Pierre Germain, directeur du tourisme, ministère du Tourisme et de la Culture

Le Yukon a toutefois enregistré trois années record avant l’arrivée de la pandémie, souligne le directeur. Il croit fermement que la destination demeurera attrayante pour les marchés internationaux une fois les restrictions levées.

Survivre ou non?

Les entrepreneurs touristiques n’ont toutefois pas tous été touchés au même degré. Avec certains programmes de soutien économique, les restaurateurs et les aubergistes ont pu offrir un produit au tourisme local et de la Colombie-Britannique.

Mais pour les organisateurs de voyages qui dépendent des marchés internationaux, l’avenir est particulièrement sombre.

Des touristes sous les aurores boréales.

Les touristes d'hiver au Yukon se déplacent d'abord pour l'observation des aurores boréales.

Photo : Northern Tales

Septembre est normalement la période de l'année la plus achalandée pour l’entreprise d’observations d'aurores boréales Northern Tales. En cette année de pandémie, les revenus de l'entreprise ont chuté de 95 %, et l’entreprise roule à perte, affirme le copropriétaire de l'entreprise, Torsten Eder. Il y a une différence entre la survie d’une entreprise et la survie des propriétaires, souligne-t-il.

L’impact à long terme sera très important, très sévère. Les gouvernements n’ont pas compris encore. [...] La situation nous fait reculer de 15 à 20 ans en arrière. Il faudra beaucoup de temps pour reconstruire [l’industrie].

Torsten Eder, copropriétaire, Northern Tales

Les programmes de soutien économique des gouvernements aux entrepreneurs touristiques doivent se maintenir au-delà de la limite actuelle de la fin de l’automne, soutient Torsten Eder qui insiste : Le soutien doit être à long terme.

Felix Geithner propriétaire de Arctic Range Adventures pèse ses mots entourant ses chances de survie.

C’est une question difficile, comme entrepreneur je dois choisir mes mots. La situation est très difficile. Il faut d’une part changer ce que l’on fait, mais aussi vivre avec les conséquences d’avoir très peu ou pas de revenu du tout.
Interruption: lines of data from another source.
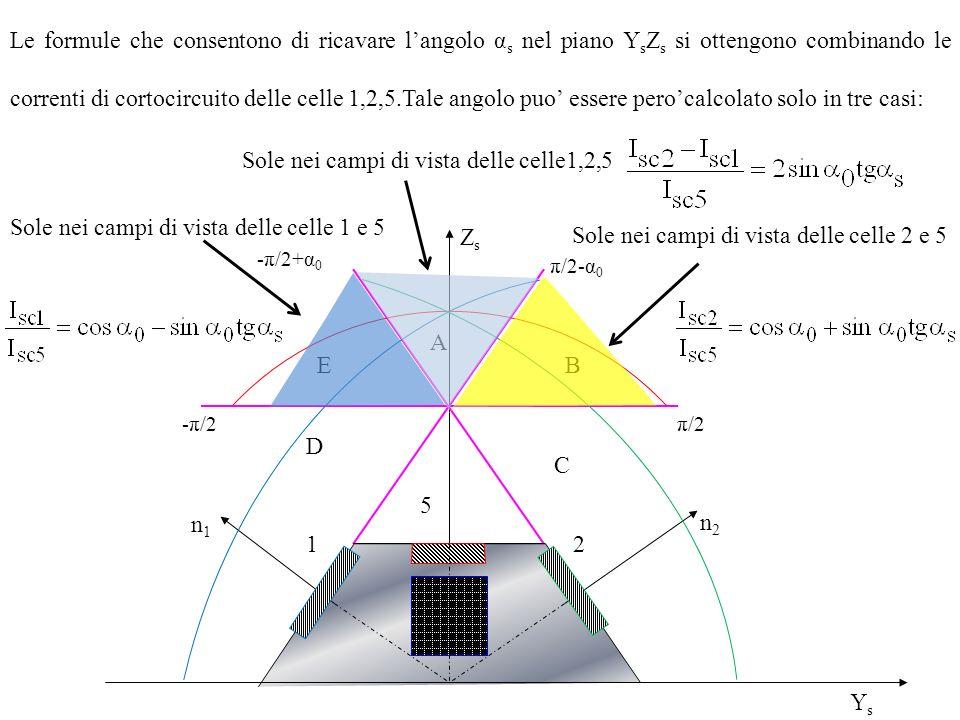 Sole nei campi di vista delle celle1,2,5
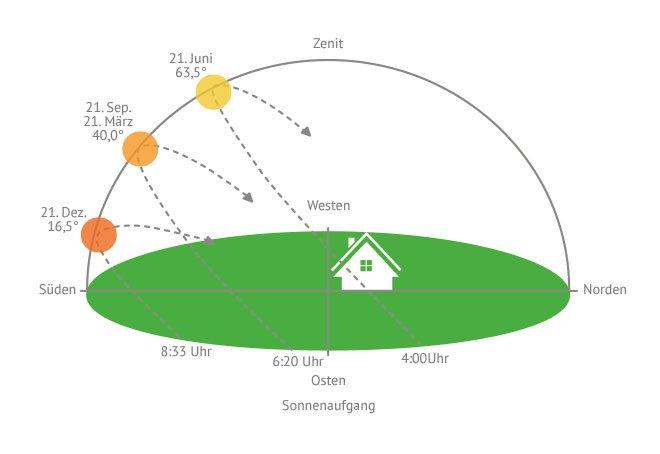 Photovoltaik Landwirtschaft » Solarenergie richtig nutzen | Käuferportal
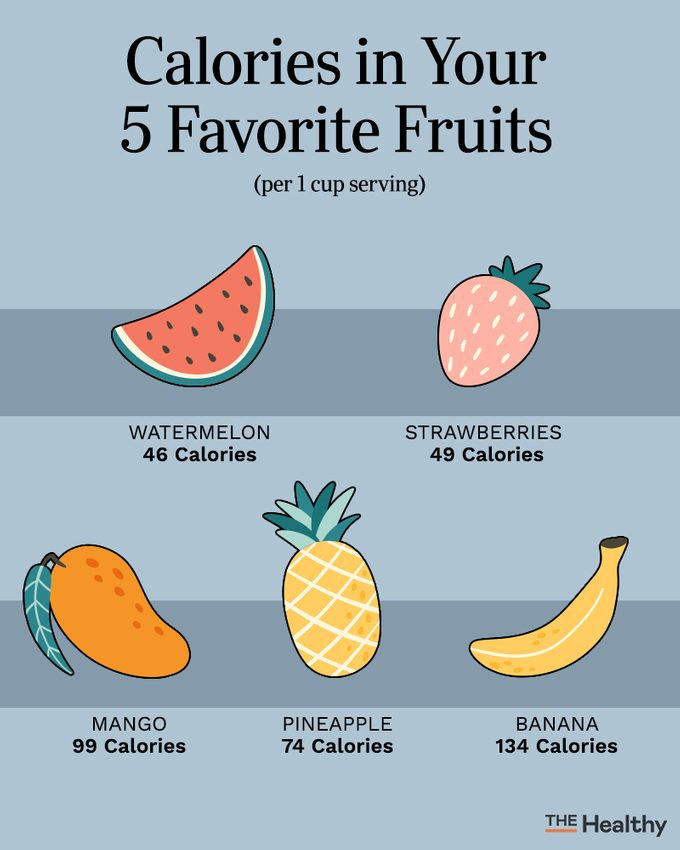 Calories In Your 5 Favorite Fruits Infographic02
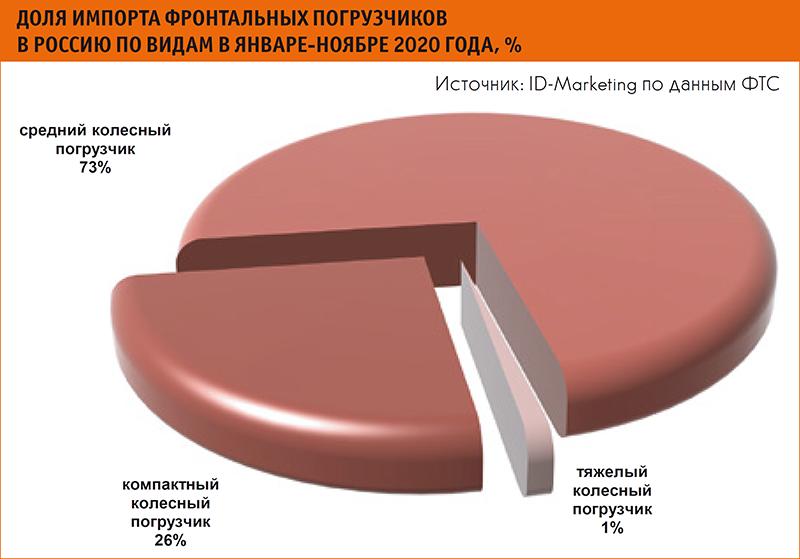 Доля импорта фронтальных погрузчиков в Россию по видам в январе-ноябре 2020 года, %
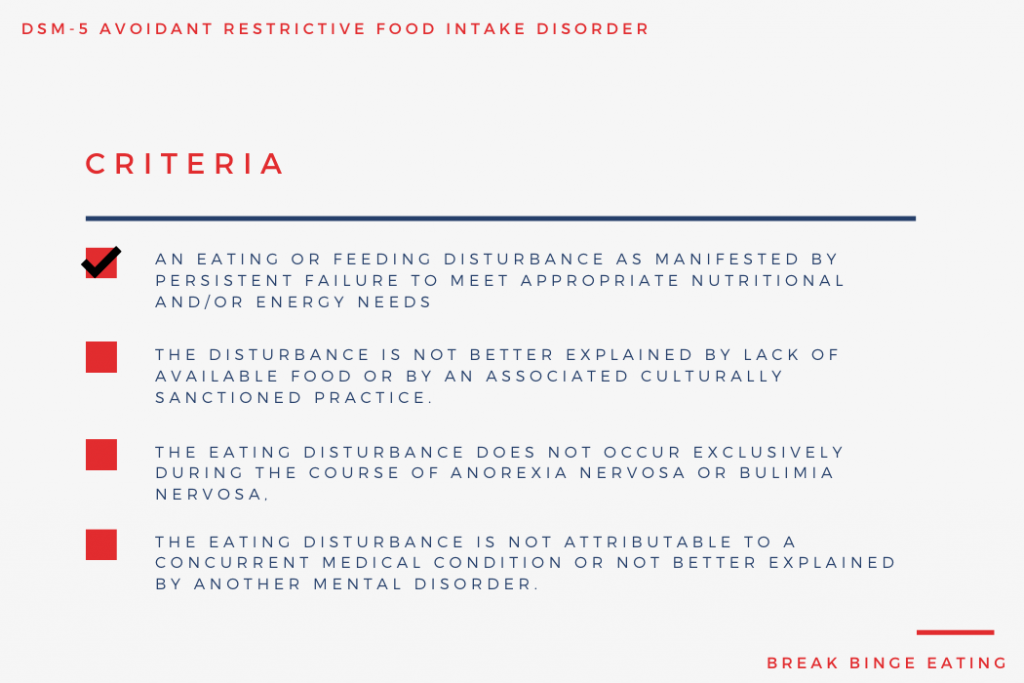 Avoidant-Restrictive Food Intake Disorder criteria
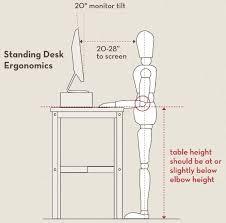 standing desk posture. Interesting Desk Standing Desk Ergonomics Image Throughout Posture Y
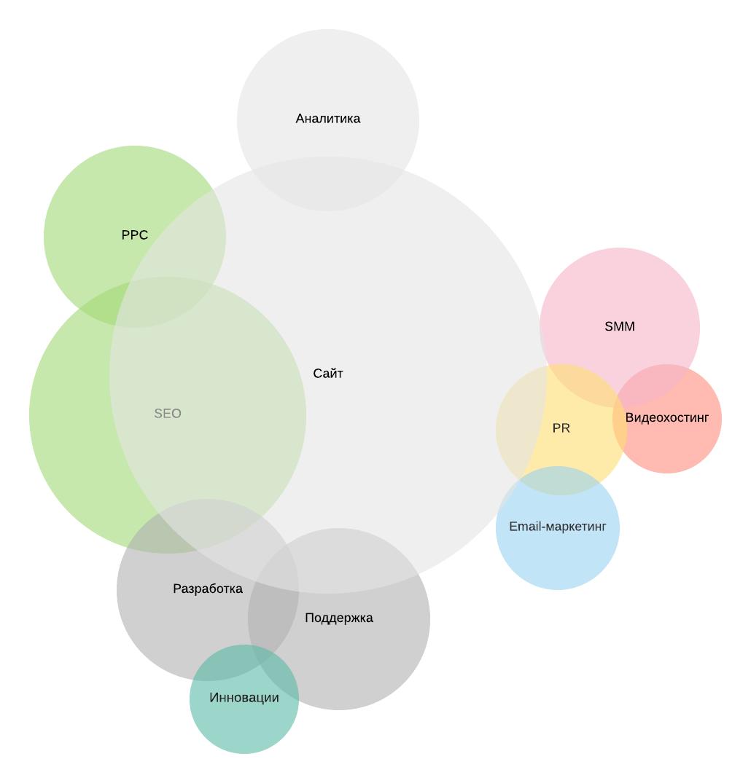 Сферы знаний интернет маркетолога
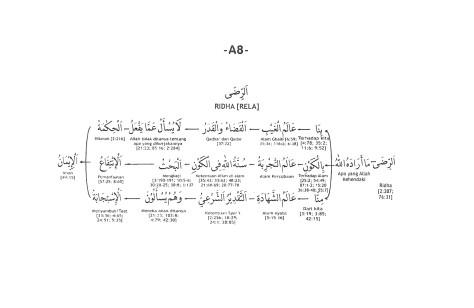 A.8. Ridha (Kerelaan)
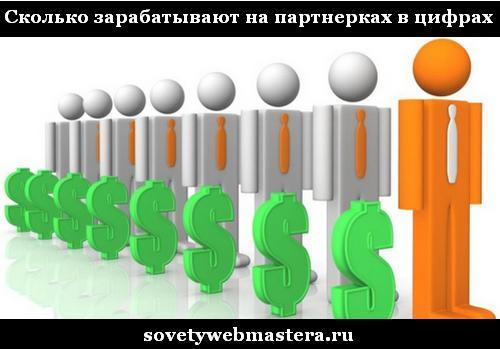 Заработок на партнерских программах в цифрах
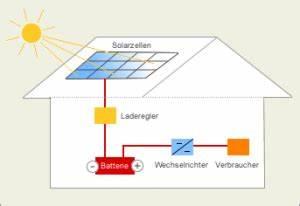 Solaranlage Mit Batterie : wie funktioniert die solartechnik ~ Whattoseeinmadrid.com Haus und Dekorationen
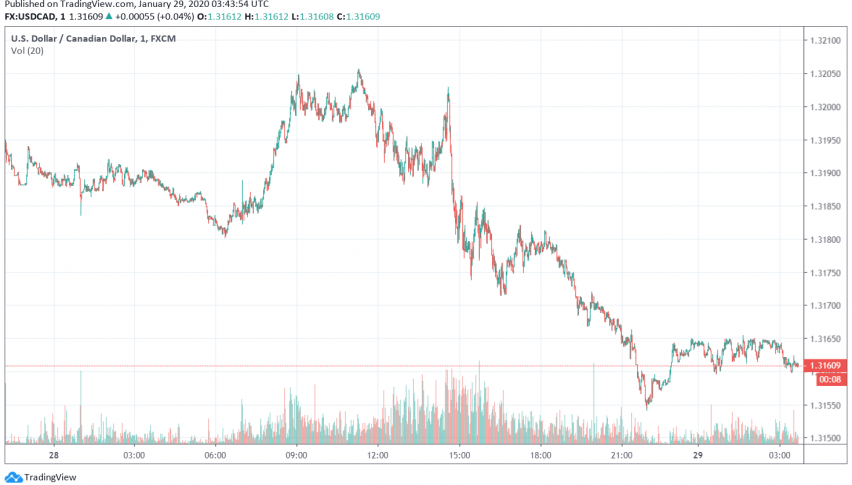 USD/CAD Trading Steady After Weakening as Crude Oil Prices Improve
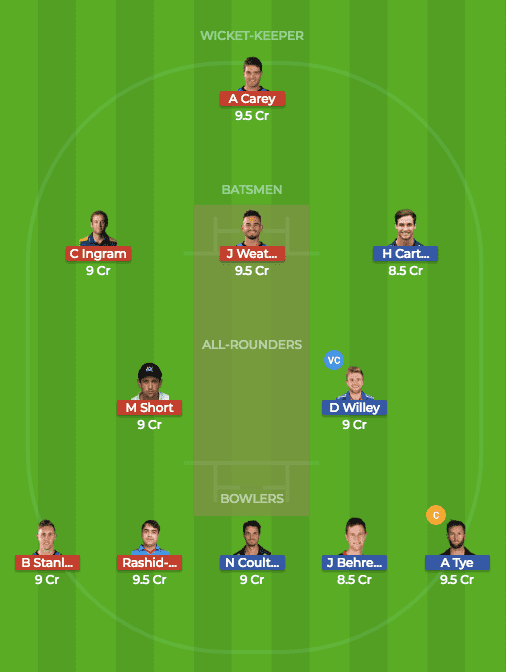 ADS vs PS Dream11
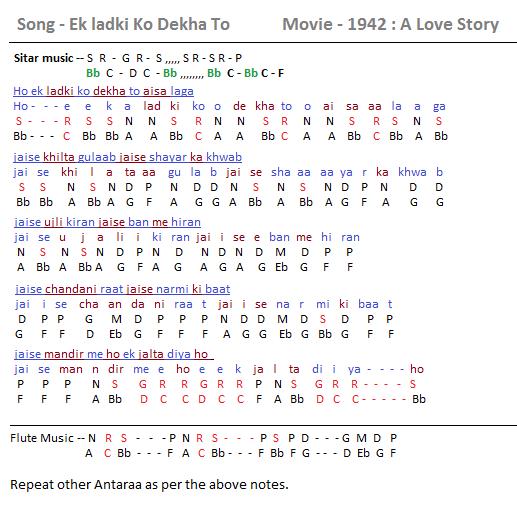 Hindi Song Notes January 2017 Hindi songs classical flute notes. hindi song notes january 2017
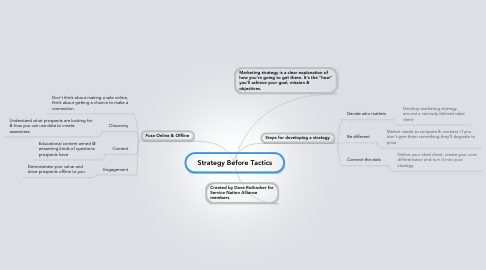 Mind Map: Strategy Before Tactics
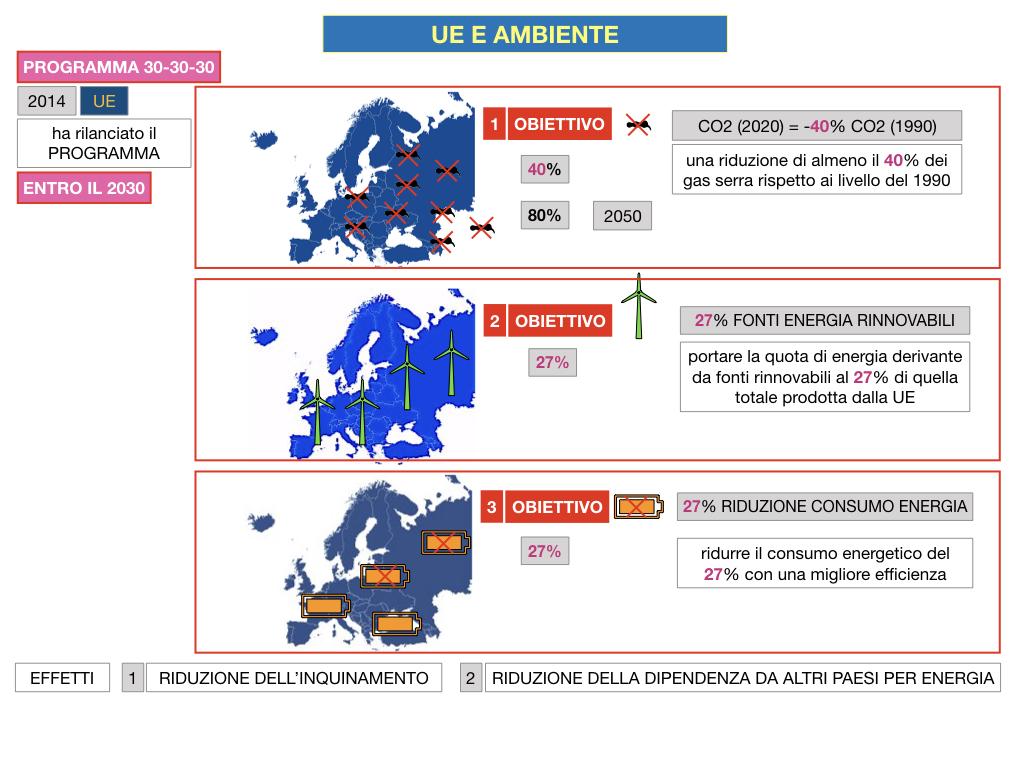 5. L'UNIONE EUROPEA E L'AMBIENTE_SIMULAZIONE.057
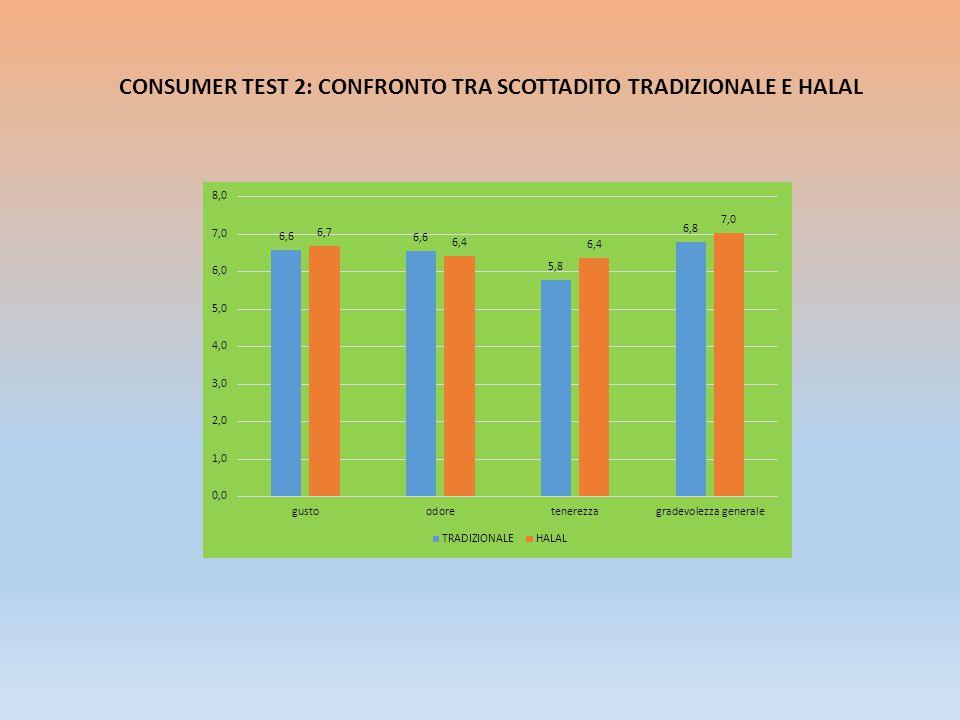 CONSUMER TEST 2: CONFRONTO TRA SCOTTADITO TRADIZIONALE E HALAL
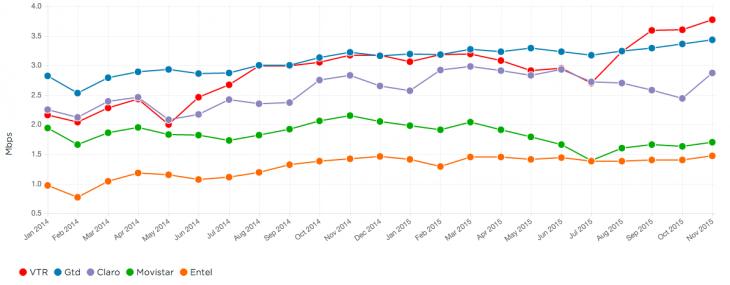 Evolución histórica del ránking ISP Netflix en Chile
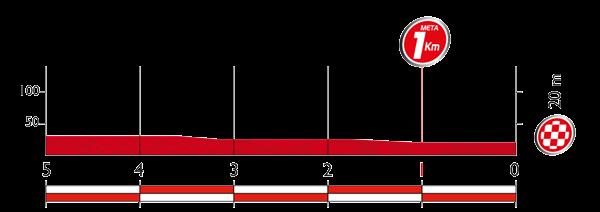 Профиль последних километров 10 этапа Вуэльты Испании 2015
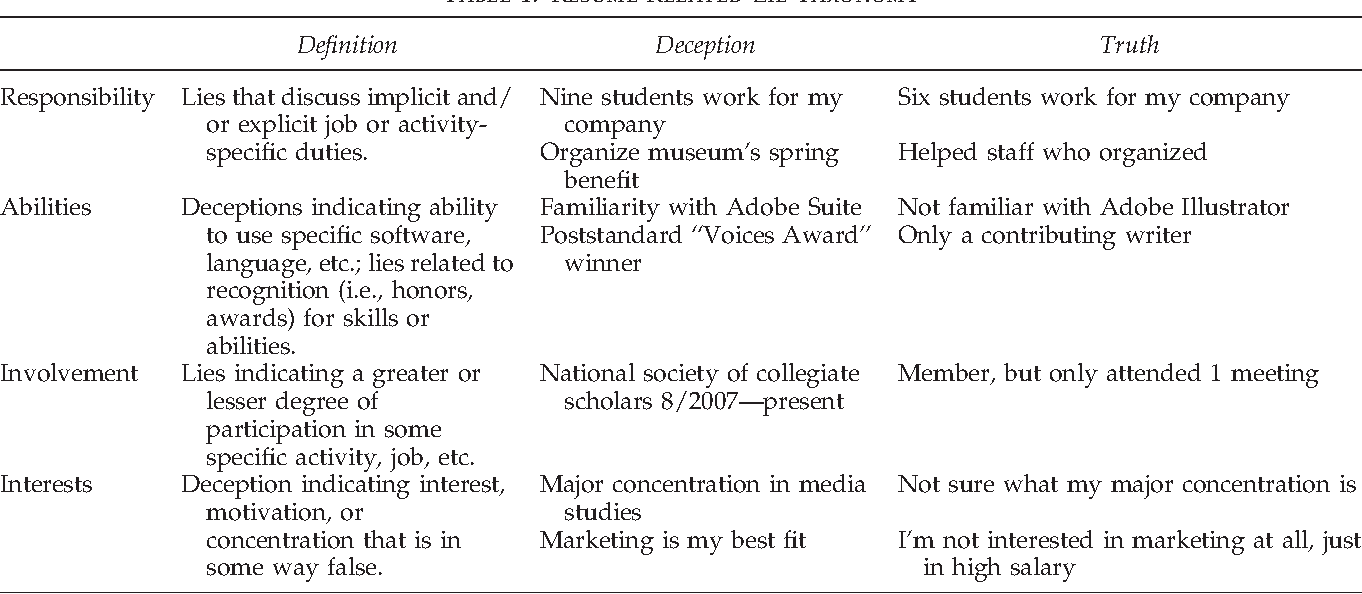 Table 1 from The Effect of Linkedin on Deception in Resumes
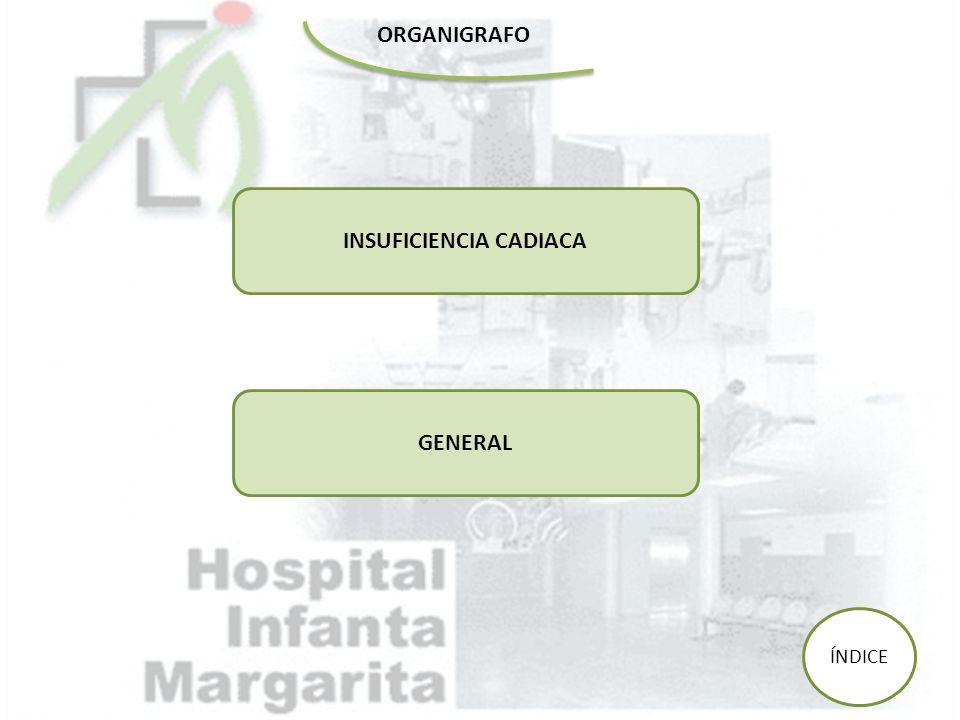 ORGANIGRAFO GENERAL INSUFICIENCIA CADIACA ÍNDICE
Felix Geithner, propriétaire, Arctic Range Adventures

Thomas de Jager de l’entreprise Yukon Wide Adventures avait misé le tout pour le tout en se lançant dans la fabrication de solution antiseptique, mais le pari n’a pas fonctionné. Il vient un moment où il faut prendre une décision.

Nous avons exploité l’entreprise pendant 20 ans et maintenant il faut tout recommencer. Je ne sais pas si nous avons la force financièrement, mentalement, physiquement pour passer au travers. Nous devrons peut-être fermer. Tout dépend des décisions du gouvernement.

Thomas de Jager, propriétaire, Yukon Wide Adventures

Ouvrir la frontière aux Canadiens

Depuis le premier juillet, la frontière du Yukon est ouverte aux résidents de la Colombie-Britannique, des Territoires du Nord-Ouest et du Nunavut pour pourvu qu’ils ne traversent pas d’autres provinces en route. Mais l’entrée aux voyages non essentiels des résidents d’autres provinces est toujours interdite.

Paysage montagneux traversé par une route.

Les entrepreneurs touristiques espèrent que les autorités sanitaires du territoire permettront à tous les Canadiens d'entrer au Yukon pour des voyages non essentiels.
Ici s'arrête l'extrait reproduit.